R – Isso não acontece em Portugal. Fazem-se os erros, geralmente escondem-se as circunstâncias em que aconteceram e nada muda. Não existe uma cultura de não culpar as pessoas, mas sim o sistema que propicia o erro. Os poucos inquéritos que ocorrem geralmente não levam a uma melhoria do sistema, mas apenas servem para as pessoas esconderem melhor os erros no futuro. A situação tem várias vertentes, incluindo o sistema legal. Quando queixas contra negligência de médicos chegam a tribunal, os juízes favorecem sempre o lado do médico. O organismo regulador em Portugal, a Ordem dos Médicos, quando atua, fá-lo sempre para defender o médico, nunca defende o doente vítima.

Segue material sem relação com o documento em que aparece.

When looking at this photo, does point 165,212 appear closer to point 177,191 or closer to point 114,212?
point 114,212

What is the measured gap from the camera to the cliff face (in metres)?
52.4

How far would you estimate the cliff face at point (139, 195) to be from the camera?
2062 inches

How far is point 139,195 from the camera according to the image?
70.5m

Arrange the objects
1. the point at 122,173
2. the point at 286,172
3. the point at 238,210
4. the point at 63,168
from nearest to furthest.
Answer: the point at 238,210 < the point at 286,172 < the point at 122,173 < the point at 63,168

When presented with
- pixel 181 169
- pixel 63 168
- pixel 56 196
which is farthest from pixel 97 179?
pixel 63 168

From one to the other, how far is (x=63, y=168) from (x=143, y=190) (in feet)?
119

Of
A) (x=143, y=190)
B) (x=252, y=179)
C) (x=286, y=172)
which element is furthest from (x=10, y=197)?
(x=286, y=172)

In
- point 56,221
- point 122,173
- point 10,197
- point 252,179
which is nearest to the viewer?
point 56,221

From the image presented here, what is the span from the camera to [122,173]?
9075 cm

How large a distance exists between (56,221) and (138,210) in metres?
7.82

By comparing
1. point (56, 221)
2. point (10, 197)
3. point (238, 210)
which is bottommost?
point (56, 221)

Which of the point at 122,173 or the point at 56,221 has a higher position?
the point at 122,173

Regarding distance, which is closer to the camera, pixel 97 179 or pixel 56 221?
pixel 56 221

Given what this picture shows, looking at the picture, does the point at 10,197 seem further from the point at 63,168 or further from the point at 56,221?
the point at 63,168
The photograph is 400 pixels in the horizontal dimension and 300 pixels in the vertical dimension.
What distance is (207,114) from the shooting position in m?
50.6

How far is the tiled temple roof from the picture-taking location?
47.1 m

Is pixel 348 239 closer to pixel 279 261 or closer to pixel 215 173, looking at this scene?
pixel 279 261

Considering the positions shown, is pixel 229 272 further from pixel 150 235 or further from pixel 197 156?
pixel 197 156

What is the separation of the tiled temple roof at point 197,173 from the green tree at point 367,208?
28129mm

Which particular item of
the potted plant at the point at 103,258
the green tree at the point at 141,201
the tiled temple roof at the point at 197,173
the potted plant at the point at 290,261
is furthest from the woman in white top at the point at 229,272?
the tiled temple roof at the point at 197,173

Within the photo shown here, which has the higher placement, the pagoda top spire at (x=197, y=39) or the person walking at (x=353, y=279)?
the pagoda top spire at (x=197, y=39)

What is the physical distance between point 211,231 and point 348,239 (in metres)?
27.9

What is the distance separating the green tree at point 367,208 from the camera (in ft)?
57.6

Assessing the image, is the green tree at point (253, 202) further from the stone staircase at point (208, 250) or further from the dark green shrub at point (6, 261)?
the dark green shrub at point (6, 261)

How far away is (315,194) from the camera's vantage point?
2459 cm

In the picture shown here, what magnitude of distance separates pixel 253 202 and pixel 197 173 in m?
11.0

P – Foi o primeiro diretor do Mestrado Integrado em Medicina da Universidade do Algarve (2008-2013), cujo modelo é reconhecido internacionalmente pela sua excelência. Como se explica que a Faculdade de Medicina da Universidade do Algarve tenha suspendido a colocação dos seus estudantes em estágios no Hospital de Faro?
R – Note que eu não tenho quaisquer poderes executivos na Direção da Faculdade de Medicina (FMCB), sou apenas um Professor Emérito que mantém grande interesse no futuro do projeto que comecei. Para manter a excelência do curso é muito importante que os estudantes façam os estágios clínicos em ambientes de qualidade. A FMCB quer que os estudantes nos seus estágios encontrem tutores que sejam exemplos, “role models”, de bom profissionalismo. Isso é essencial para produzir médicos com qualidade. Faz-se tudo para evitar expor os estudantes a práticas medíocres ou desonestas, a serviços caóticos ou abandalhados. Por isso vai-se a hospitais fora da região, como tem sido feito desde 2011, que oferecem essa qualidade. A FMCB não deve sentir-se “amarrada” a um hospital único, que geralmente tem grande diversidade de qualidade entre serviços. O objetivo é escolherem-se os melhores serviços, onde quer que eles estejam, em qualquer hospital até ao Tejo, para colocar os estudantes nos seus estágios. Note-se que o conceito de “hospital universitário” ou “hospital escolar” onde se concentra todo o ensino, é um conceito que eventualmente vai desaparecer quando os gestores dos cursos estiverem focados na qualidade da aprendizagem.